True neurogenic thoracic outlet syndrome. The slow progression of true neurogenic thoracic outlet syndrome allows reinnervation to keep pace with denervation and most patients may not recognize motor involvement in the earlier stages and often only present when motor features are advanced (04; 05).

The treatment of true neurogenic thoracic outlet syndrome is surgical and involves sectioning of the fibrous band and sometimes the distal aspect of the C7 bony anomaly. A supraclavicular approach is preferred. After removal of the fibrous band, pain and paresthesias often improve. Weakness and atrophy stop progressing but improvement is unlikely as reinnervation is already maximal (04; 05). One randomized controlled trial comparing surgery (transaxillary thoracic outlet decompression) to conservative treatment in patients with neurogenic thoracic outlet syndrome found significant short-term benefit from surgery (08).

Disputed thoracic outlet syndrome. The mainstay of treatment for disputed thoracic outlet syndrome is nonsurgical.
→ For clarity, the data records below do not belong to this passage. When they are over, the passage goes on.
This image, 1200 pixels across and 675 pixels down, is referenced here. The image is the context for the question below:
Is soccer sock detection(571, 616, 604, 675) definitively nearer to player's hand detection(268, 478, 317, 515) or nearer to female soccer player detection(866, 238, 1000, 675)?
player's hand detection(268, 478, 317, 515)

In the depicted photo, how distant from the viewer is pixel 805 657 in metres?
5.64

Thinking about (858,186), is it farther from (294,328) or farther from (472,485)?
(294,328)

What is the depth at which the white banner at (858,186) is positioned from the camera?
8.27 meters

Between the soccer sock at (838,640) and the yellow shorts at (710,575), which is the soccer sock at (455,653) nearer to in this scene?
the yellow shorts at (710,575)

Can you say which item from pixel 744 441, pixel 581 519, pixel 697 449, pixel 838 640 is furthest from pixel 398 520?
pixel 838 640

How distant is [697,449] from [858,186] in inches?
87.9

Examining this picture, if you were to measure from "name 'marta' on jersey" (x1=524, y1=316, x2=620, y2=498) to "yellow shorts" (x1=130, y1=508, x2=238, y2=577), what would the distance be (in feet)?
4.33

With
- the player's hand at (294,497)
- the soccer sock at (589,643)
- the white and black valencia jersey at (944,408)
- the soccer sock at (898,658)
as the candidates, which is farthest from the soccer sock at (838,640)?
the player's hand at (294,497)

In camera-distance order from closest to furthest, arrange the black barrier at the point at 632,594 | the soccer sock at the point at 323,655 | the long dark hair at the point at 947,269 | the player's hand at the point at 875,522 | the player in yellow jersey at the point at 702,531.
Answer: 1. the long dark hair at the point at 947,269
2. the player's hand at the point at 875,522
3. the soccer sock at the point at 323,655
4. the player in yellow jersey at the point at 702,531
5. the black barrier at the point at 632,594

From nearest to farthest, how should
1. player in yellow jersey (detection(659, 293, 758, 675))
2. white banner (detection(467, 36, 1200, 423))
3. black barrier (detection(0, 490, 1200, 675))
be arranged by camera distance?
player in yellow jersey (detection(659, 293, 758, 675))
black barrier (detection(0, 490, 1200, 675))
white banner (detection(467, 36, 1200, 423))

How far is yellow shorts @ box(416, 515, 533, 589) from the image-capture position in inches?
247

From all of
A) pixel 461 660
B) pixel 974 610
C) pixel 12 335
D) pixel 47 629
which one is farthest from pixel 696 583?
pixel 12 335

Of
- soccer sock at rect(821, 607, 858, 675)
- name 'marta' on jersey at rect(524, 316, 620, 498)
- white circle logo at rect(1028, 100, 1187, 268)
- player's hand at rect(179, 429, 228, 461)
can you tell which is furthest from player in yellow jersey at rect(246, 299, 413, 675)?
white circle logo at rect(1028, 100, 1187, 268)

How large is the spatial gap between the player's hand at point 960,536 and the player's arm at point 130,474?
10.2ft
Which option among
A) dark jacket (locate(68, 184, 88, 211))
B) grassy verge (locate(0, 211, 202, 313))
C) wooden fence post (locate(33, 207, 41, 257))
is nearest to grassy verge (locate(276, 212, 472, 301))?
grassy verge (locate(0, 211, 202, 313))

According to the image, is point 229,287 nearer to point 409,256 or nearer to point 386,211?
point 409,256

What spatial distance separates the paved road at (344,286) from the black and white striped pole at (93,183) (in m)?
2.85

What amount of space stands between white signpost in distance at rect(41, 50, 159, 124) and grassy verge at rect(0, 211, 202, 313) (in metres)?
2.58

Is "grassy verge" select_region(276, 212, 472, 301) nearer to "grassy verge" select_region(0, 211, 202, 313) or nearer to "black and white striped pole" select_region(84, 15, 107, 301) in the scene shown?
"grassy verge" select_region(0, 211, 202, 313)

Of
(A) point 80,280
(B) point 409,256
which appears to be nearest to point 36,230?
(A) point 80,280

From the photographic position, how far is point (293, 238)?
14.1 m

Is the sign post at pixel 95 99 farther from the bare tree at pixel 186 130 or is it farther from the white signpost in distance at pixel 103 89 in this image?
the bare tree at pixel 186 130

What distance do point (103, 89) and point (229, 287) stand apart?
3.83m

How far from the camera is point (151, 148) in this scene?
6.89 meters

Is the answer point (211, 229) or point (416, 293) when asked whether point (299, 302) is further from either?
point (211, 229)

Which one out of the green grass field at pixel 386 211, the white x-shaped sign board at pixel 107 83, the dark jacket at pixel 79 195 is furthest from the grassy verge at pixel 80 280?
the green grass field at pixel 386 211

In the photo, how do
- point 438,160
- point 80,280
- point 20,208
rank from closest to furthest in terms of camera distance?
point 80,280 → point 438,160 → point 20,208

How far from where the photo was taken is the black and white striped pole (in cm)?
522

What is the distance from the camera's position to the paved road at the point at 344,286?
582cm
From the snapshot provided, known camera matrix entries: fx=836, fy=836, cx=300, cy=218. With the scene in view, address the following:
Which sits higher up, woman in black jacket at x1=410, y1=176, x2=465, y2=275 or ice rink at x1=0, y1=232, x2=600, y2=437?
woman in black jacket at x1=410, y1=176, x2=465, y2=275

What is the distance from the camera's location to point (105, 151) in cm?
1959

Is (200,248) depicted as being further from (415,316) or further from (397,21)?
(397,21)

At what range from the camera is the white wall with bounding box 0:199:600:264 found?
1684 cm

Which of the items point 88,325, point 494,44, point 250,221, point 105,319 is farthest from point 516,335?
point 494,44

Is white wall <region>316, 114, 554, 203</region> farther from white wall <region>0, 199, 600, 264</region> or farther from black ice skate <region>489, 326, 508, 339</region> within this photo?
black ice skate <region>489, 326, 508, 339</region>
Conservative treatments involve correcting postural abnormalities and muscle imbalances and stretching programs (34). Surgical intervention, often first rib resection or scalenectomy, has unclear benefits, and historical cure rates of more than 90% were gross overestimates (04; 05). Brachial plexus and nerve injuries can be serious complications of surgical intervention (32; 04; 05).

Arterial thoracic outlet syndrome. Timely surgical decompression of the subclavian artery by resection of a cervical rib or first thoracic rib or other compressive structure is critical. Additional vascular surgery may be necessary if an aneurysm or thrombosed artery or aneurysm are detected. Prognosis is dependent on prompt diagnosis and treatment.

Venous thoracic outlet syndrome. Anticoagulation is started once venous thoracic outlet syndrome is suspected. Anticoagulation alone results in poor outcomes, with symptoms persisting in over 90% of patients (14). Pulmonary embolism also occurs in up to 15% of patients on anticoagulation alone. When thrombosis of the subclavian-axillary vein is detected, emergent intravascular thrombolysis within the first 10 to 14 days is optimal for recanalization, followed by long-term anticoagulation. Thrombosis also recurs in up to a third of patients if an underlying structural problem is not corrected. Transaxillary first fib resection is the most common method of decompression (09). Prognosis depends on prompt recognition and the severity of vascular damage.

Traumatic neurovascular thoracic outlet syndrome. Treatment of traumatic neurovascular thoracic outlet syndrome often requires surgery to repair the underlying vasculature including pseudoaneurysms or blood vessel tears with hematoma formation (33; 34). Internal fixation of the clavicle may be necessary. Injury to neural structures may require conservative management for incomplete/partial lesions and surgery for neural disruption. Prognosis will depend on severity of axon loss and vascular damage.